▶ THE TASK:
Transcribe, word for word and without additions, each line below from the one containing "a house with" through the one containing "carpeted bedroom with", both ends included.
___ TASK INPUTS
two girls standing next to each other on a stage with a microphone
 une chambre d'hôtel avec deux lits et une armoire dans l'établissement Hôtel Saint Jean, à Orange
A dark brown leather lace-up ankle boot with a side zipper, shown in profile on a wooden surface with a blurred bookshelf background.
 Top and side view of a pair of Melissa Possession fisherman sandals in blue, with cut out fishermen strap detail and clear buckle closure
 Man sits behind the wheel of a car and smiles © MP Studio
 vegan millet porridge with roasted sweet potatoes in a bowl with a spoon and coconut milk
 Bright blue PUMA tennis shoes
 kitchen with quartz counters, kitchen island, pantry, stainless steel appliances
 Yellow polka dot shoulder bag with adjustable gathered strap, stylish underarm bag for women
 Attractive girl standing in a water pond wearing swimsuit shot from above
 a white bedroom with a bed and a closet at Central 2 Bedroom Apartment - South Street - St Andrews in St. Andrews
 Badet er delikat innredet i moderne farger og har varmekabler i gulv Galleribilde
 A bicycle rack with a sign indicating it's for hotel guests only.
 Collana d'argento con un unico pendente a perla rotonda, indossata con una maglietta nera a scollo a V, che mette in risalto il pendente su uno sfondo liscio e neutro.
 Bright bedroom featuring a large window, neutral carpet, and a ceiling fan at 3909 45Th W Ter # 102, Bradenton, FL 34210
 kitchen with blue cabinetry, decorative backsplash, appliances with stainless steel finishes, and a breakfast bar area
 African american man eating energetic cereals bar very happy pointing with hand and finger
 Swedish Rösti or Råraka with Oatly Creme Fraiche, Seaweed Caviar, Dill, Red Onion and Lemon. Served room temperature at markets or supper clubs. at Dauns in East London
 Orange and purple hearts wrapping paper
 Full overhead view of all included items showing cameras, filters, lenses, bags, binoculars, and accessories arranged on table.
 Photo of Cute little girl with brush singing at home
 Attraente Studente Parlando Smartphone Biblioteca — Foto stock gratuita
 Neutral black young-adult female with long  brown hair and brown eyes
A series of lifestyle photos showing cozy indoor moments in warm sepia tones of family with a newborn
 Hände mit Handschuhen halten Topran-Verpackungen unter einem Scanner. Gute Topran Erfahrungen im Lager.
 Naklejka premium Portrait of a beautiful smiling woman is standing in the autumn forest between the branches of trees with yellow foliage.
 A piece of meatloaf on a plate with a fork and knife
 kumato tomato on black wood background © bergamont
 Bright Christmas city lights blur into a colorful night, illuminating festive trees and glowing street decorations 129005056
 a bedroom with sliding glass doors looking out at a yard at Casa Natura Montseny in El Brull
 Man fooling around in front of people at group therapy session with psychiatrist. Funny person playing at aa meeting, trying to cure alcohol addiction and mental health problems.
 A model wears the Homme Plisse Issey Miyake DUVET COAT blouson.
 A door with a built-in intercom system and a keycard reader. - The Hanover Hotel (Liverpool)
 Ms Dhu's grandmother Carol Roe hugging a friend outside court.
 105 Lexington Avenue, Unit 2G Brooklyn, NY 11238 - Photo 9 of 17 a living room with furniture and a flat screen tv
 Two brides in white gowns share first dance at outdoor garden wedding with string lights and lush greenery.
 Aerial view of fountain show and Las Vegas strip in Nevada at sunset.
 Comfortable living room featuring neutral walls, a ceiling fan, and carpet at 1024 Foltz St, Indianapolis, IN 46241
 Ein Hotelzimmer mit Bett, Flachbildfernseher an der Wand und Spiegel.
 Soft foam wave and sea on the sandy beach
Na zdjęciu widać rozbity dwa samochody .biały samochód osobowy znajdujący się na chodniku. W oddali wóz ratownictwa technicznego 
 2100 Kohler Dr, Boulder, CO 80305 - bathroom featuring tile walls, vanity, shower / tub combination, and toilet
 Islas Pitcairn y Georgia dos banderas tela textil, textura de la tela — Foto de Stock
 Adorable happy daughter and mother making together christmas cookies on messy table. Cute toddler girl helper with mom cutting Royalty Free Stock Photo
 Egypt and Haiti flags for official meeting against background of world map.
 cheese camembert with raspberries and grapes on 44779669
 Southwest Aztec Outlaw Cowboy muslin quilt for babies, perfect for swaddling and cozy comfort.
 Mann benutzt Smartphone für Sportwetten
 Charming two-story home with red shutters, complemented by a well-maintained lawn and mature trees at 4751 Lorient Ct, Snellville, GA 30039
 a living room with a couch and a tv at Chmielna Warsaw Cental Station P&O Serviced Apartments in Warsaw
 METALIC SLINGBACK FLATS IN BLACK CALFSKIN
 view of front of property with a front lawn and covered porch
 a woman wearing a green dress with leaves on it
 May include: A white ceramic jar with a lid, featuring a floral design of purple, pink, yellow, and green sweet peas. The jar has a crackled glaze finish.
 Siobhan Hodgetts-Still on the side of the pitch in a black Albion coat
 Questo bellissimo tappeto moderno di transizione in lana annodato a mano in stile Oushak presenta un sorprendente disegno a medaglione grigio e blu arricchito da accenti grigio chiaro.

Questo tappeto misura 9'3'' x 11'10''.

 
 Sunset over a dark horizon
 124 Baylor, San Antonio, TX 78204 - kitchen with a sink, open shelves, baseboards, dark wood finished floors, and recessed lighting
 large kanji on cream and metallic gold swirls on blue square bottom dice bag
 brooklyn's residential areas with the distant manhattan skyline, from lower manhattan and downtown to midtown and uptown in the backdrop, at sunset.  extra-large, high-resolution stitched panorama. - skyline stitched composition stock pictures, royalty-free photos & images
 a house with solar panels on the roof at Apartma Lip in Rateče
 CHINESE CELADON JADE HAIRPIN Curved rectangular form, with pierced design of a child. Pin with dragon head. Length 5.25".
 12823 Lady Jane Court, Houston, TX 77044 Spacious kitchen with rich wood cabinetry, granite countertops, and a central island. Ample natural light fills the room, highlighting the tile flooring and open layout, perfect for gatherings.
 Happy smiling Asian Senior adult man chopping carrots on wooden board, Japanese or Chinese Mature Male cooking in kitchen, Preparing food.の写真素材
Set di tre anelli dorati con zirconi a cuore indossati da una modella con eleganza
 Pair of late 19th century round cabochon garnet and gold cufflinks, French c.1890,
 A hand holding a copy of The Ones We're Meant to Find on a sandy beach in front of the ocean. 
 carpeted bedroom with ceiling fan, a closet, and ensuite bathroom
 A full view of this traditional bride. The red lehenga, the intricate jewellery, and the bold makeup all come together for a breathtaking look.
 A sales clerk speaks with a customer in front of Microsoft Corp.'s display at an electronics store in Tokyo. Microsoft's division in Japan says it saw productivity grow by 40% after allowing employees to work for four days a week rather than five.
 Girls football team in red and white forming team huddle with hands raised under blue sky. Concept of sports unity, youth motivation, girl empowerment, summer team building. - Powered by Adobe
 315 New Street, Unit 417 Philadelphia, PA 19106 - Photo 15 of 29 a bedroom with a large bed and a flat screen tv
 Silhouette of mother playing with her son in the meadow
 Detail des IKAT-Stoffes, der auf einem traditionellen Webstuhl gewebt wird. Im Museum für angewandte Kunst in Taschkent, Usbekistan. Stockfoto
______
▶ RESULT OF THIS TASK:
 a house with solar panels on the roof at Apartma Lip in Rateče
 CHINESE CELADON JADE HAIRPIN Curved rectangular form, with pierced design of a child. Pin with dragon head. Length 5.25".
 12823 Lady Jane Court, Houston, TX 77044 Spacious kitchen with rich wood cabinetry, granite countertops, and a central island. Ample natural light fills the room, highlighting the tile flooring and open layout, perfect for gatherings.
 Happy smiling Asian Senior adult man chopping carrots on wooden board, Japanese or Chinese Mature Male cooking in kitchen, Preparing food.の写真素材
Set di tre anelli dorati con zirconi a cuore indossati da una modella con eleganza
 Pair of late 19th century round cabochon garnet and gold cufflinks, French c.1890,
 A hand holding a copy of The Ones We're Meant to Find on a sandy beach in front of the ocean. 
 carpeted bedroom with ceiling fan, a closet, and ensuite bathroom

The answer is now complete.